Athena is an open-source implementation of end-to-end Automatic Speech Recognition (ASR) engine. Currently this project supports training and decoding of Connectionist Temporal Classification (CTC) based model, transformer-basesd encoder-decoder model and Hybrid CTC/attention based model, and unsupervised pretraning.

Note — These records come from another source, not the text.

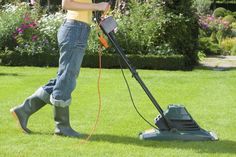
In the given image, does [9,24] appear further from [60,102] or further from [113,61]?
[60,102]

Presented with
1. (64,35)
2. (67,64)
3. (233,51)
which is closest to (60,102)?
(67,64)

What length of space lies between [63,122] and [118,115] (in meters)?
1.39

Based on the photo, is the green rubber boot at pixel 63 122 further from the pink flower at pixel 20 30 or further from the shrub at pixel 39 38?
the pink flower at pixel 20 30

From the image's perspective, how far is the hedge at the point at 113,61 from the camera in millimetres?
13148

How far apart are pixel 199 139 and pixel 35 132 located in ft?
5.29

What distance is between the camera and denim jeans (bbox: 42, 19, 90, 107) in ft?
17.5

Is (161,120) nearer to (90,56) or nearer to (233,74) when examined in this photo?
(233,74)

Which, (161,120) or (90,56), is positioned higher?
(161,120)

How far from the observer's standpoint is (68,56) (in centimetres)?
533

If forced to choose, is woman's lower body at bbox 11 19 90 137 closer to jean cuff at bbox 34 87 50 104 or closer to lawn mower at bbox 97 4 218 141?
jean cuff at bbox 34 87 50 104

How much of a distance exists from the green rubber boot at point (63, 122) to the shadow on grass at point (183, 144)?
6.7 inches

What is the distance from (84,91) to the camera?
876cm

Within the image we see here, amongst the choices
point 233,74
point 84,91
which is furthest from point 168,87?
point 233,74

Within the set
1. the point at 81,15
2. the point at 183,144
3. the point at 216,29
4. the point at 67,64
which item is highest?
the point at 81,15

Our vision is to empower both industrial application and academic research on end-to-end models for speech recognition. To make ASR accessible to everyone, we're also releasing some example implementation based on some opensource dataset, like HKSUT, Librispeech
All of our models are implemented in Tensorflow>=2.0.0.
- Athena
- Hybrid CTC/Transformer based end-to-end ASR
- Speech-Transformer
- Unsupervised pretraining
This project has only been tested on Python 3. We highly recommend creating a virtual environment and installing the python requirements there.

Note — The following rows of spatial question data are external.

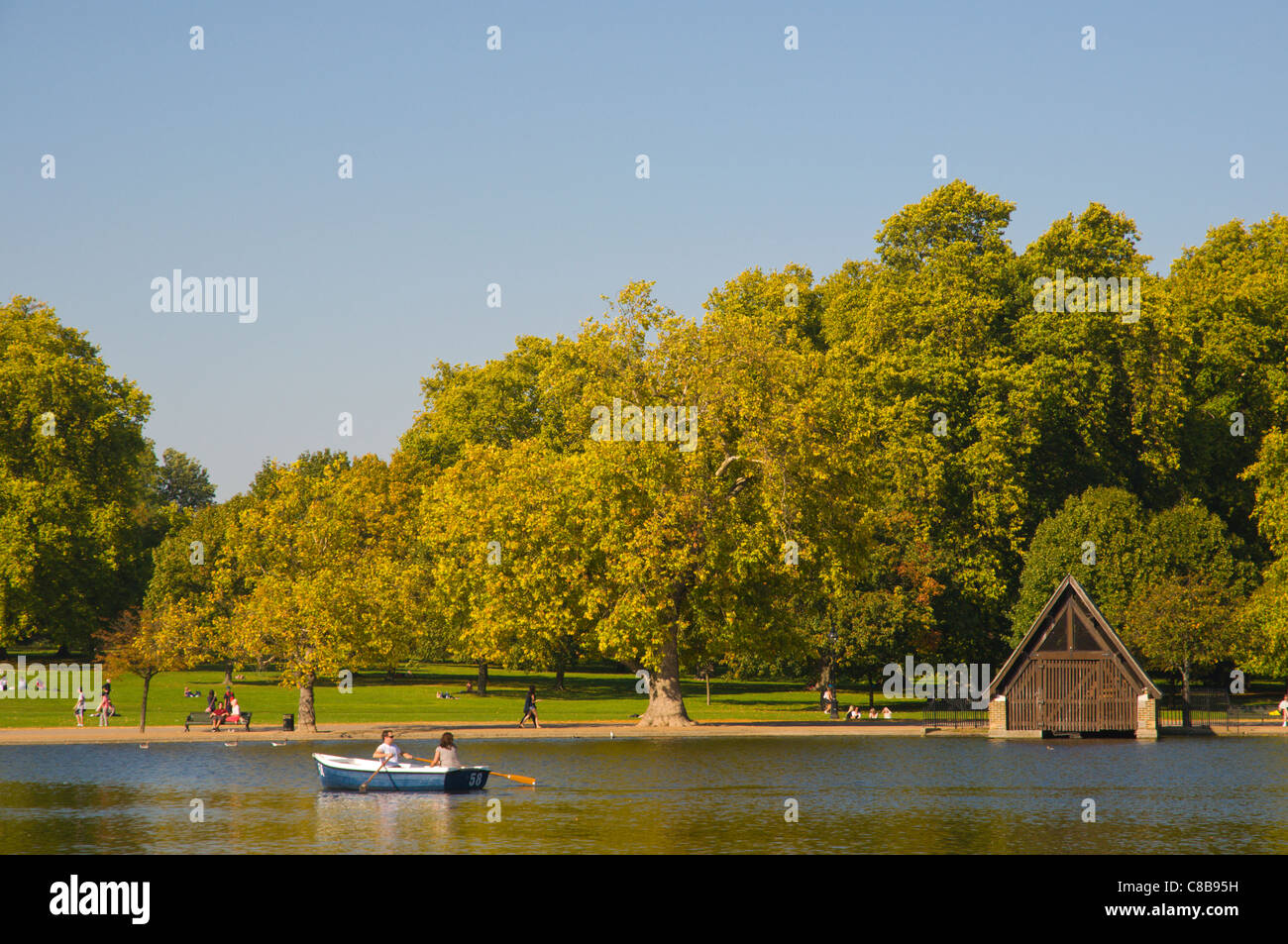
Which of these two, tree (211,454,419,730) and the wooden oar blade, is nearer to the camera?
the wooden oar blade

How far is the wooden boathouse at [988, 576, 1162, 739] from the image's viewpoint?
58.2m

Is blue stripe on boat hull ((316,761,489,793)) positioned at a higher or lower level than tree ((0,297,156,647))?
lower

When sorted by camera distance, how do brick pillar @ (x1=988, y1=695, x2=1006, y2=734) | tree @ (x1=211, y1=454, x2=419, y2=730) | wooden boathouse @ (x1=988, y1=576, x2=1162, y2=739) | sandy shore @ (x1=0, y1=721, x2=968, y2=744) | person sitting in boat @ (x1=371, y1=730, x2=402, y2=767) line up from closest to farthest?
1. person sitting in boat @ (x1=371, y1=730, x2=402, y2=767)
2. sandy shore @ (x1=0, y1=721, x2=968, y2=744)
3. tree @ (x1=211, y1=454, x2=419, y2=730)
4. wooden boathouse @ (x1=988, y1=576, x2=1162, y2=739)
5. brick pillar @ (x1=988, y1=695, x2=1006, y2=734)

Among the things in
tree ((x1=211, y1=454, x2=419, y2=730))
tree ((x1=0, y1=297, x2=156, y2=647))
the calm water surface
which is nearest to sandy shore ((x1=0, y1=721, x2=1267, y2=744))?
the calm water surface

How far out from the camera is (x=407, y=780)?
39.4 metres

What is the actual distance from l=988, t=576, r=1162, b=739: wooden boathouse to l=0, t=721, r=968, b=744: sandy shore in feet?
7.76

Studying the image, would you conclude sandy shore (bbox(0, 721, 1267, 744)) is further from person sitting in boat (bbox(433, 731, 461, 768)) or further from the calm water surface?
person sitting in boat (bbox(433, 731, 461, 768))

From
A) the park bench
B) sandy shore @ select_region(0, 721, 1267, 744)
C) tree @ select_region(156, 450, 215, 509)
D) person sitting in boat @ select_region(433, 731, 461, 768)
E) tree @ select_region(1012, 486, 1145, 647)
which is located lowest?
sandy shore @ select_region(0, 721, 1267, 744)

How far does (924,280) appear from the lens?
84438 mm

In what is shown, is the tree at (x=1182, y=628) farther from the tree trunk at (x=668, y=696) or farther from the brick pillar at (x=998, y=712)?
the tree trunk at (x=668, y=696)

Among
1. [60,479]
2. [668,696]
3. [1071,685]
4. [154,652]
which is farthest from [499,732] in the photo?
[60,479]

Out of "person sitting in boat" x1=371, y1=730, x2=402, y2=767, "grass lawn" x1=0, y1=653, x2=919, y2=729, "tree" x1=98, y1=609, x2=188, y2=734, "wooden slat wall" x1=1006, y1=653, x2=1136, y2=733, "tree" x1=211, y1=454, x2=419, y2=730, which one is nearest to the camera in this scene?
"person sitting in boat" x1=371, y1=730, x2=402, y2=767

# Setting up virtual environment
python -m venv venv_athena
source venv_athena/bin/activate
For more information, you can checkout the tensorflow website
# we highly recommend firstly update pip
pip install --upgrade pip
pip install tensorflow==2.0.0
For multiple GPU/CPU training You have to install the horovod, you can find out more information from the horovod website
git clone https://github.com/athena-team/athena.git
cd athena
pip install -r requirements.txt
python setup.py bdist_wheel sdist
python -m pip install --ignore-installed dist/athena-0.1.0*.whl
- Once athena is successfully installed , you should do
source tools/env.sh
firstly before doing other things. - For installing some other supporting tools, you can check the
tools/install*.sh
to install kenlm, sph2pipe, spm and ... [Optional]
- On a single cpu/gpu
source tools/env.sh
python examples/translate/spa-eng-example/prepare_data.py examples/translate/spa-eng-example/data/train.csv
python athena/main.py examples/translate/spa-eng-example/transformer.json
- On multiple cpu/gpu in one machine (you should make sure your hovorod is successfully installed)
source tools/env.sh
python examples/translate/spa-eng-example/prepare_data.py examples/translate/spa-eng-example/data/train.csv
horovodrun -np 4 -H localhost:4 athena/horovod_main.py examples/translate/spa-eng-example/transformer.json
- If you see errors such as
ERROR: Cannot uninstall 'wrapt'
while installing TensorFlow, try updating it using commandconda update wrapt
. Same for similar dependencies such asentrypoints
,llvmlite
and so on. - You may want to make sure you have
g++
version 7 or above to make sure you can successfully install TensorFlow.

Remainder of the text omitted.